_TASK REQUIREMENTS:_ Copy the rows below word for word, beginning with the line that contains "Shown in this" and continuing through the line that contains "5. background tree canopy ([0, 0, 1019, 576])".

::::

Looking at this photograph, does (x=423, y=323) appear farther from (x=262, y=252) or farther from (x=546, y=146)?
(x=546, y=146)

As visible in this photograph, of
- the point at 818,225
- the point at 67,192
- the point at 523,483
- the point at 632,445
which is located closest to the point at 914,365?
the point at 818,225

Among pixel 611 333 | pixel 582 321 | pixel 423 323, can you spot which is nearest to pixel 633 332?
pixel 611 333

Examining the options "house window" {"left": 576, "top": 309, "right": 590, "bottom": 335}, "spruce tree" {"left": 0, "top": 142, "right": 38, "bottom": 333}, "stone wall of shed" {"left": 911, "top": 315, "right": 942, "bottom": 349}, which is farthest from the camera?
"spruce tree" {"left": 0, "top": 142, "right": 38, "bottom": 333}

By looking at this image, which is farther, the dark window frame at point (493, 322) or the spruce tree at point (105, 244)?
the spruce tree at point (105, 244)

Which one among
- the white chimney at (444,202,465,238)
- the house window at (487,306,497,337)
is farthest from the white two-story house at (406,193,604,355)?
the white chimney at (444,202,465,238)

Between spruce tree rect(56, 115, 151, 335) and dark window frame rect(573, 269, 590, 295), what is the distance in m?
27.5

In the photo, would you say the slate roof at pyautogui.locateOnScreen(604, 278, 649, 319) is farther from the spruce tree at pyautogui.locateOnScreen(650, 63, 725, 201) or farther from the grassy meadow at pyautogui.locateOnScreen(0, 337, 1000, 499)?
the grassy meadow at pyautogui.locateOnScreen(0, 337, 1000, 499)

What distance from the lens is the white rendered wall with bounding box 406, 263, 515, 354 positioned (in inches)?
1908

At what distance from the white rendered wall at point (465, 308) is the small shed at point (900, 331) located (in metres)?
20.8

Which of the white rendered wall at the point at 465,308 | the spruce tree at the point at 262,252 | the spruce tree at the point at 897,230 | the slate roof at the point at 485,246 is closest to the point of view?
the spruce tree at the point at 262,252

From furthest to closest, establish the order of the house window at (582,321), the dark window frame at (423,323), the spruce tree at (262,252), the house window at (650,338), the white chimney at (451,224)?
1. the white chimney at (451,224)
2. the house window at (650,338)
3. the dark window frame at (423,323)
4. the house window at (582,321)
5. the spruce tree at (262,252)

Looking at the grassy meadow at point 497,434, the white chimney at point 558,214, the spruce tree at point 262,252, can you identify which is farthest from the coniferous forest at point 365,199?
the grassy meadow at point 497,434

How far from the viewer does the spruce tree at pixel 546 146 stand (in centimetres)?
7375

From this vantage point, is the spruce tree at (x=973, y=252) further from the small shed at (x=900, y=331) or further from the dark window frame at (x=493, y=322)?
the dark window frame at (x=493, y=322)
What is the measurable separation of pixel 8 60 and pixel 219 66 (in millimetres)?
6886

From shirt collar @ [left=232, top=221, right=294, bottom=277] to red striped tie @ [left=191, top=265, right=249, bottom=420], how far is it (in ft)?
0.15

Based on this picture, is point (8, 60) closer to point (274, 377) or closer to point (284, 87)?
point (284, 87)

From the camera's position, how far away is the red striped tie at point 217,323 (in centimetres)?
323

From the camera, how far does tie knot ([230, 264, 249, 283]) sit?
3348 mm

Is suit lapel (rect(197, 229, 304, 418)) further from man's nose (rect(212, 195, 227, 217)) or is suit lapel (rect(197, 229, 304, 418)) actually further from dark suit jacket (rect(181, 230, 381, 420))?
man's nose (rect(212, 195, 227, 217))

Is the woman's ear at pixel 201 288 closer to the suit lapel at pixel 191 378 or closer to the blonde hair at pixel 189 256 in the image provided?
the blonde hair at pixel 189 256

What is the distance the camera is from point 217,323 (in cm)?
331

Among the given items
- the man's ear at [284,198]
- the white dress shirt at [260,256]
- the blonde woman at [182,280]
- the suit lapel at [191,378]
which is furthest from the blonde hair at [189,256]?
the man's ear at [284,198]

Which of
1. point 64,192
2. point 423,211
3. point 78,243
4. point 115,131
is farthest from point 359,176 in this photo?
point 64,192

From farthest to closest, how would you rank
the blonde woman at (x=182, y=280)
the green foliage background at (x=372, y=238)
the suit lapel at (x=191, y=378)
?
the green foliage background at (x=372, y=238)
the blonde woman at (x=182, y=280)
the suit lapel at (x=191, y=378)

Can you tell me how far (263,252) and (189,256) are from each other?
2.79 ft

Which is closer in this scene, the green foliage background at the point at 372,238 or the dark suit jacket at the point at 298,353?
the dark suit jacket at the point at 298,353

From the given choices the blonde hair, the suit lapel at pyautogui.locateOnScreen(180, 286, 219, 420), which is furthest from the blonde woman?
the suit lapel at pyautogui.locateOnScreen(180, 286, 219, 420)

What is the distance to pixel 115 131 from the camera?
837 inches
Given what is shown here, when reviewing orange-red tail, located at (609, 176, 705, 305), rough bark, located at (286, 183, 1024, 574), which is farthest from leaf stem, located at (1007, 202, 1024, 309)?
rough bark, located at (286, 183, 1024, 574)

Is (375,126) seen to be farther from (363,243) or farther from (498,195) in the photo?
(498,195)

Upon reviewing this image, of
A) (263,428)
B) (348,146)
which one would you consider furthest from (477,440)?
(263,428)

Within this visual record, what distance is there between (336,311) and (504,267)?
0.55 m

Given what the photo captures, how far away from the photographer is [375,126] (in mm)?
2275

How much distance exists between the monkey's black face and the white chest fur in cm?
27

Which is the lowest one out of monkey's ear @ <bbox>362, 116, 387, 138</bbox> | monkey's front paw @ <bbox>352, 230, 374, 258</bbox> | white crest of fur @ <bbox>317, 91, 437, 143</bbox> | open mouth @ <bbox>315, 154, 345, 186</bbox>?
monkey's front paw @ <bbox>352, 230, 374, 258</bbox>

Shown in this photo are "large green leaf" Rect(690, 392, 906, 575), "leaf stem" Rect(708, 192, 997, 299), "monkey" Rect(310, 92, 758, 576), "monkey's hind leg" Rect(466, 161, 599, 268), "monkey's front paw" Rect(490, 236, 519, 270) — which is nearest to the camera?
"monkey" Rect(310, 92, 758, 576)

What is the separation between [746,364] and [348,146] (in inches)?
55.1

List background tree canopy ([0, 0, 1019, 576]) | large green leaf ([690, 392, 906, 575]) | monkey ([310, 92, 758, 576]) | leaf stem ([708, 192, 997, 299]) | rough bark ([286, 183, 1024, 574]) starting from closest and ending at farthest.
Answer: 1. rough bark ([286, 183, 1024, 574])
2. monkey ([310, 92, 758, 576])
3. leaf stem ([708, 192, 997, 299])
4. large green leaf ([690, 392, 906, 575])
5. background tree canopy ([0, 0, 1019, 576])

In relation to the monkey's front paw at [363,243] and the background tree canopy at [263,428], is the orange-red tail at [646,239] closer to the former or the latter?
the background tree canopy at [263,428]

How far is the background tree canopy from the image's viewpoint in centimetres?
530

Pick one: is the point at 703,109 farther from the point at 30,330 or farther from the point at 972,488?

::::

_WRITTEN ANSWER:_
Shown in this photo are "large green leaf" Rect(690, 392, 906, 575), "leaf stem" Rect(708, 192, 997, 299), "monkey" Rect(310, 92, 758, 576), "monkey's hind leg" Rect(466, 161, 599, 268), "monkey's front paw" Rect(490, 236, 519, 270) — which is nearest to the camera?
"monkey" Rect(310, 92, 758, 576)

What is the separation between [746,364] and [348,146] (in inches)?
55.1

List background tree canopy ([0, 0, 1019, 576]) | large green leaf ([690, 392, 906, 575]) | monkey ([310, 92, 758, 576]) | leaf stem ([708, 192, 997, 299]) | rough bark ([286, 183, 1024, 574]) starting from closest and ending at farthest.
Answer: 1. rough bark ([286, 183, 1024, 574])
2. monkey ([310, 92, 758, 576])
3. leaf stem ([708, 192, 997, 299])
4. large green leaf ([690, 392, 906, 575])
5. background tree canopy ([0, 0, 1019, 576])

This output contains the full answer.